_Page text_.

□ □ □ □ □ □ □

On Tuesday, December 8, 2015 at 9:19:52 AM UTC+2, Anssi Kääriäinen wrote:
>
> On Friday, December 4, 2015 at 5:47:43 PM UTC+2, Paulo Maciel wrote:
>>
>> Combining multiple aggregations with annotate() will yield the wrong
>> results <https://code.djangoproject.com/ticket/10060>, as multiple
>> tables are cross joined. Due to the use of LEFT OUTER JOIN, duplicate
>> records will be generated if some of the joined tables contain more records
>> than the others
>>
>
> This has nothing to do with cross joins, usage of LEFT JOINS or having
> more records in one table than the others. The reason is that we should use
> subqueries where we currently use JOINs.
>
> As a complex example, (one) correct SQL query for
> Book.objects.annotate(chapter_cnt=Count('chapter'),
> author_cnt=Count('author')) is:
>
> SELECT subq1.chapter_cnt, subq2.author_cnt, book_id
> FROM book
> LEFT JOIN (SELECT count(*) as chapter_cnt FROM chapter GROUP BY
> book_id) as subq1 ON subq1.book_id = book.book_id
> LEFT JOIN (SELECT count(*) as author_cnt FROM author GROUP BY book_id)

□ □ □ □ □ □ □

Dataset entries
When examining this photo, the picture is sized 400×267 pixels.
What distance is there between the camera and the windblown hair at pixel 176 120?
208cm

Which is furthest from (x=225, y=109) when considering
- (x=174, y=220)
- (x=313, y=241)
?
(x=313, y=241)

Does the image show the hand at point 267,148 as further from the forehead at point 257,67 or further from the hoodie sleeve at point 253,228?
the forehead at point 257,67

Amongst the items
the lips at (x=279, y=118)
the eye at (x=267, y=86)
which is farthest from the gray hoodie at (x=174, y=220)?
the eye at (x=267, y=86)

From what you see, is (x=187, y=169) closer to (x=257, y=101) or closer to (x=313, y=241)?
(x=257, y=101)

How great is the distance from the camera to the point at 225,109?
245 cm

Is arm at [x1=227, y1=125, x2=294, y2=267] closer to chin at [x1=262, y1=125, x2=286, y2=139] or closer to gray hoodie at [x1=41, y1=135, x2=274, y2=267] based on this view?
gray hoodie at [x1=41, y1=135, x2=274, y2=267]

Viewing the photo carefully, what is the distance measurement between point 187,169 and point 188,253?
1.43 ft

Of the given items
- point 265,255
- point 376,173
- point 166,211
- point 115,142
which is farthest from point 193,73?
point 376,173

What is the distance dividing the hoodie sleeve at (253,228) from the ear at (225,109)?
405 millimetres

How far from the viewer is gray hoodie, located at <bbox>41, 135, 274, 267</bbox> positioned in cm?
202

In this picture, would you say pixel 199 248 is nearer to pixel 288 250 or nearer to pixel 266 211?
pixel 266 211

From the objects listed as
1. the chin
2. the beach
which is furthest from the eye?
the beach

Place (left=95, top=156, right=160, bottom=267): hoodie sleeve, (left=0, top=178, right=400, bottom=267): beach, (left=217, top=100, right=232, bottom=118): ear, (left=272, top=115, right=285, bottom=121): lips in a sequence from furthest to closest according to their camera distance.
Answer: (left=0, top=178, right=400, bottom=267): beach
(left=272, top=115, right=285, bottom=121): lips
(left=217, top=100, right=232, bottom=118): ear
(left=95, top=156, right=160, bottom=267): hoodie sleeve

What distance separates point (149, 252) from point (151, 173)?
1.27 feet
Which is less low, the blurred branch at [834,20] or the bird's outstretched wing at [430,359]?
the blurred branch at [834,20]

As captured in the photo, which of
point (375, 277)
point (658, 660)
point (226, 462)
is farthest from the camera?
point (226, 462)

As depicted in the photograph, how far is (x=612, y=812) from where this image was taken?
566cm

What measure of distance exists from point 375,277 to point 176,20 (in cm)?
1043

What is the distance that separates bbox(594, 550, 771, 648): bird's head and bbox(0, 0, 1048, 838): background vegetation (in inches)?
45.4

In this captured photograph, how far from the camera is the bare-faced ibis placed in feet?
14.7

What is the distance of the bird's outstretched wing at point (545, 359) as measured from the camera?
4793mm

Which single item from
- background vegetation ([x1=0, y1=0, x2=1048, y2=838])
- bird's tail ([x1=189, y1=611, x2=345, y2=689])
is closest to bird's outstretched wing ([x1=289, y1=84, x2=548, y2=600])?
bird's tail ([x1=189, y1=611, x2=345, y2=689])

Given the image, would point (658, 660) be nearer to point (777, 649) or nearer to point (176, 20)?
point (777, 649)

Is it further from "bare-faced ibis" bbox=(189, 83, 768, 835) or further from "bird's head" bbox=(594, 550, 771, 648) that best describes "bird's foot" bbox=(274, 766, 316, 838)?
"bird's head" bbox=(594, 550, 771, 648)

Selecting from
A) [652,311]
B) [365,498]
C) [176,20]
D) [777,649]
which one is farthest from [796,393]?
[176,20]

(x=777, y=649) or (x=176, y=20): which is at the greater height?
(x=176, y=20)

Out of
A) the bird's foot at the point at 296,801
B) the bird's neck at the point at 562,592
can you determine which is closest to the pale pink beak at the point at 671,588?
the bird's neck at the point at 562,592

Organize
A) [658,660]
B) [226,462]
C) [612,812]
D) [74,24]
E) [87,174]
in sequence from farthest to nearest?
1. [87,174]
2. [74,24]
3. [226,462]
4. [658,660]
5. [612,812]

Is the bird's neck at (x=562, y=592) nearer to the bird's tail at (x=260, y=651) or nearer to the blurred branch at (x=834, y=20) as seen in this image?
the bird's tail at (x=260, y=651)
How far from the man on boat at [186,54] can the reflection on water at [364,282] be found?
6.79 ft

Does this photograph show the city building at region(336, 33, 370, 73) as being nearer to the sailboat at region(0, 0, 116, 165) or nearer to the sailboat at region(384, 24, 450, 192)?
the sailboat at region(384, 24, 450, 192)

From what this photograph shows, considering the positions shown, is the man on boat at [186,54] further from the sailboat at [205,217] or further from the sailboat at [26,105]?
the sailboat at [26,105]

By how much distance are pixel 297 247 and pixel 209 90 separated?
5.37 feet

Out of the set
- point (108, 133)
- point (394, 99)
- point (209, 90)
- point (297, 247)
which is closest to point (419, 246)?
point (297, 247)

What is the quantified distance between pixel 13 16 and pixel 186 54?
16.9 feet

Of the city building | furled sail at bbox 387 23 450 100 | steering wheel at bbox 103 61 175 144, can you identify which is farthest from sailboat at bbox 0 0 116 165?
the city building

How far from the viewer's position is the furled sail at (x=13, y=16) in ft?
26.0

□ □ □ □ □ □ □

_Required tasks_.
1. Answer these questions using the text on Django aggregation:
(a) According to Paulo Maciel's message, what will combining multiple aggregations with annotate() yield?
(b) According to Anssi Kääriäinen's reply, what should be used where JOINs are currently used?
(c) In the example SQL query, what alias is given to the count taken from the chapter table?
2. Proceed with the text on Django aggregation, starting right after the last line shown.

_Exercise results_.
1.
(a) The wrong results.
(b) Subqueries.
(c) chapter_cnt

2.
> as subq2 ON subq2.book_id = book.book_id
> GROUP BY book.book_id
>
> This is still an easy case for the ORM. To add a bit more complexity,
> consider
> Book.objects.filter(Q(chapter__pages__lt=100)|Q(author__age__gt=50)).annotate(chapter_cnt=Count('chapter'),
>
> author_cnt=Count('author')). I *think* we need a query like:
>
> SELECT subq1.chapter_cnt, subq2.author_cnt, book_id
> FROM book
> LEFT JOIN (SELECT count(*) as chapter_cnt FROM chapter WHERE
> chapter.pages < 100 GROUP BY book_id) as subq1 ON subq1.book_id =
> book.book_id
> LEFT JOIN (SELECT count(*) as author_cnt FROM author WHERE author.age >
> 50 GROUP BY book_id) as subq2 ON subq2.book_id = book.book_id
> WHERE subq1.book_id IS NOT NULL OR subq2.book_id IS NOT NULL
> GROUP BY book.book_id
>
> There are even more complex cases. For example you might need a subquery
> inside the generated subqueries in some cases.
>
> I have some ideas of how to fix this (though in cases like this it is hard
> to know if the ideas actually work before trying). I believe fixing this
> takes at least a couple of months of development time. At least my
> development budget seems to be around one day a month currently.
>
> An alternate approach is to error out when the ORM detects a complex
> enough query, and add explicit ways for users to add subqueries, subselects
> and stuff like that to ORM queries. This might make more sense than trying
> to generate complex queries automatically, as there are multiple ways to
> write the above query, and the different forms perform vastly differently
> depending on the data in the tables and the used database backend. Still,
> we can have it both ways - automatically generate a correct query, but also
> offer a way to explicitly add subqueries to ORM queries.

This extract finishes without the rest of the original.